Mr. Justis holds a Master’s Degree in Library and Information Science from The Catholic University of America and a Bachelor’s Degree in History from Salisbury University, f.k.a. Salisbury State College. He has been a member of the professional prospect research organization, the Association of Professional Researchers for Advancement or APRA.

In developing reports for YoungAssociates, Mr. Justis uses a variety of materials, both electronic and traditional print. Facilities accessed include the libraries and reading rooms at the Library of Congress, the Foundation Center, the Federal Election Commission, the Martin Luther King, Jr. Public Library and other local libraries, reading rooms and facilities as needed (DAR, National Archives, the family records at Kensington Temple of LDS, the SEC, Colonial Dames, historical societies, etc.) and YoungAssociates Prospect Development Worth analysis.

Campaign Materials & Institutional Branding

Russ Lapso has a decades-long history of providing strategic planning and creative services to major corporations and nonprofit organizations alike.

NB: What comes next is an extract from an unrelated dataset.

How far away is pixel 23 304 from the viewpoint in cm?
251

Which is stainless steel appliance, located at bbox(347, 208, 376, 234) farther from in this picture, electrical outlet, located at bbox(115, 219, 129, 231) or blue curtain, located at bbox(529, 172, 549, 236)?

Most recently, Lapso led the research, brand, and account planning function for a pharmaceutical ad agency charged with building the business for Tamiflu, a prescription product of Roche Laboratories

In the nonprofit arena, Lapso collaborated with Henry Young in developing creative strategies and marketing materials for the fundraising and capital campaign of The Guthrie Theater. Most recently Lapso and YoungAssociates worked together in the development of fundraising marketing materials for Tai Sophia, a Maryland school with degree programs for acupuncture and alternative health care. Early in Lapso’s career, as Russ Lapso & Associates, he developed fundraising materials for Martha Graham, as well as turnkey subscription marketing services for The Joffrey Ballet and the dance companies of Paul Taylor, Merce Cunningham, and Twyla Tharp.

Mr. Lapso co-founded and led for ten years the Brand Planning Department of Rapp Collins Worldwide, the largest direct response marketing services company within Omnicom. There he served major clients such as Delta Air Lines, Pfizer, Ortho-McNeil, Citizens Bank, Kaiser Permanente, and many others.

Russ Lapso has been a lecturer at Opera America and at the AAAA Annual Account Planning Conference.

He is a graduate of the School of Speech at Northwestern University, Evanston, Illinois.

Photography

Born in Prague, Michal Daniel moved to the United States in 1969 and discovered a love for photography while serving in the US Air Force. He specializes in theatre photography that captures moments of emotion on stage and street photography that can delight or shock.

Beginning with Theatre de la Jeune Lune in 1980, Mr Daniel has photographed actors and performances at The Guthrie Theatre, The Jungle Theater, the New York Shakespeare Festival, The Joseph Papp Public Theater, The Minnesota Opera, Pillbury House Theatre, Alley Theatre, and the Oregon Shakespeare Festival.

Daniel has taught fine black-and-white printing and ran his own custom black-and-white photography lab in Minneapolis for two decades. He also invented and marketed the original M-Grip for M Leica cameras. His online portfolio, Proofsheet.com, is the largest individual collection of theater images on the web.